Obama Has Lost the French, Too
Saturday, November 6th, 2010The reverberations of the Democratic Party’s grand defeat in Tuesday’s midterm elections continue to echo from various foreign observers. Now Le Monde Diplomatique (a monthly, strictly speaking) contributes a trenchant commentary, written by no less than the paper’s editorial director, Serge Halimi: Electoral rout for a president without a plan.

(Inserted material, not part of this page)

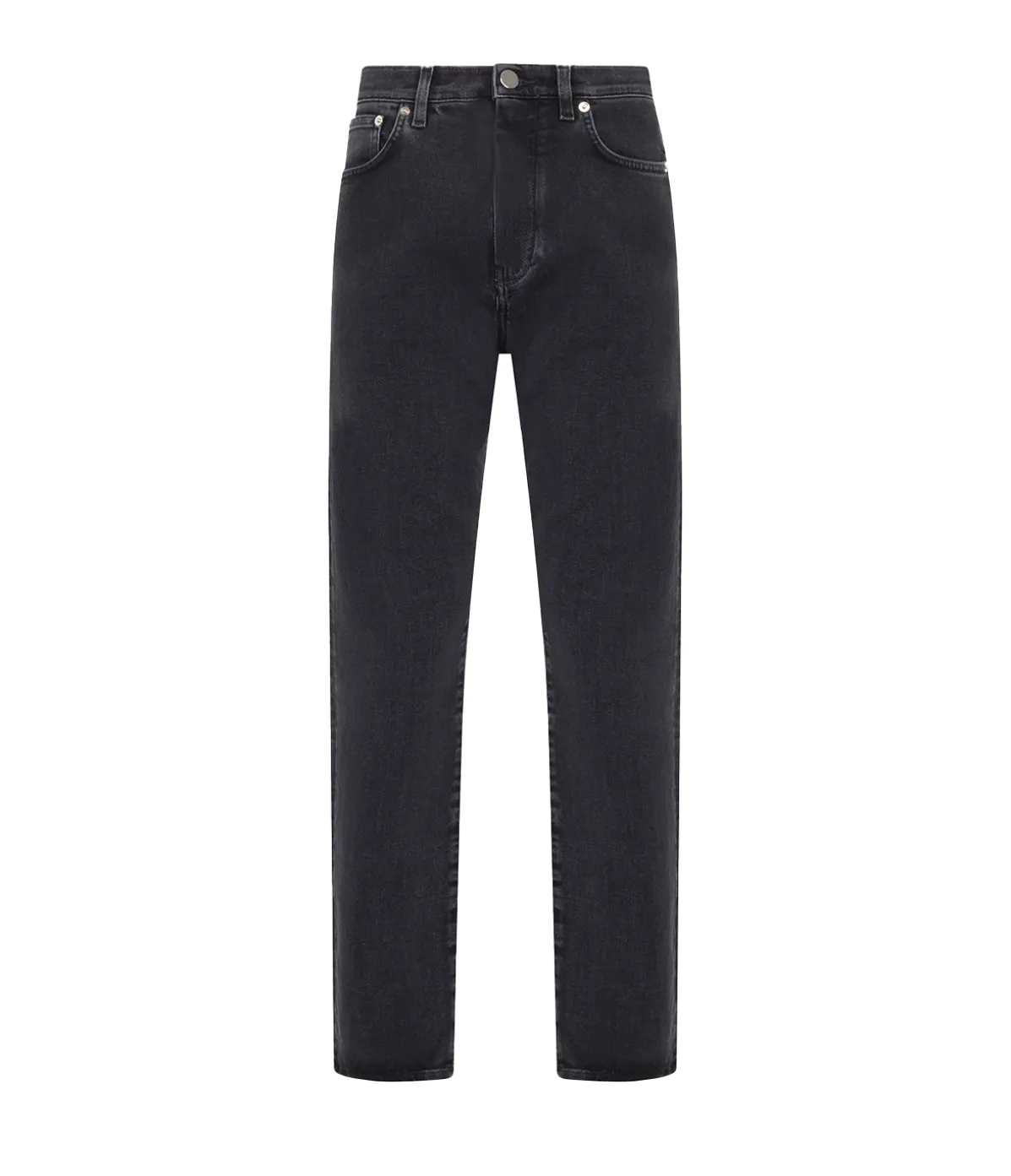 Wular Straight Denim Pants In Washed Grey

The verdict? Bitter disappointment, as you can tell from the headline. For we have to remember that, in reality, Obama’s real mission as American head of state has always been to make the country more like the France epitomized precisely by Le Monde Diplomatique – just ask any Tea Partier. (Well, they’d probably leave out that very last part, having never heard of the publication.) Halimi writes in a despairing tone that Obama since his inauguration has “missed the chance to profoundly reform his country by pointing it in a progressive direction.” What’s more: “That the Republicans are returning to the front rank two years after the debacle of President Bush says enough, in any rate, about the ravaging power of national dissatisfaction.” Ouch!

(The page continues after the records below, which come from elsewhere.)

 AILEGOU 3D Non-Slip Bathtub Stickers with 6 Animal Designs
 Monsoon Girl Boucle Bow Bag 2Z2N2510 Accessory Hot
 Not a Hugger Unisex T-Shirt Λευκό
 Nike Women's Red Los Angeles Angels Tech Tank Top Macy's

Now, perhaps the president feels the “frustration” he can sense in the electorate is all down to a mere failure of communication. Not so, writes Halimi, and here I must quote at length to do justice to his comprehensive indictment:
In reality, the American people have just expressed more than “frustration” or unhappiness ascribable to deficient “pedagogy.” They have punished a hesitant and cowardly economic policy when it came to reviving [economic] activity; the economist Paul Krugman has never ceased to prove that the level of federal budgetary reflation was insufficient to assure recovery, taking into account the austerity policies undertaken at the same time at the state level. The electorate equally disavowed a health reform which was the visible result of compromise and bad faith bargaining, including with the main pillars (pharmaceutical lobby and insurance lobby) of an unfair and onerous system. Finally, the young, the militants, turned away from a presidency that, even though it had assured legislative support, never knew how to demonstrate either “leadership” nor the will to make a drastic break on the question of the wars in Iraq and in Afghanistan, nor on the closure (promised but endlessly put off) of the Guantanamo prison, nor on the climate change front, nor even towards bringing to an end the discrimination that hits homosexuals serving the colors.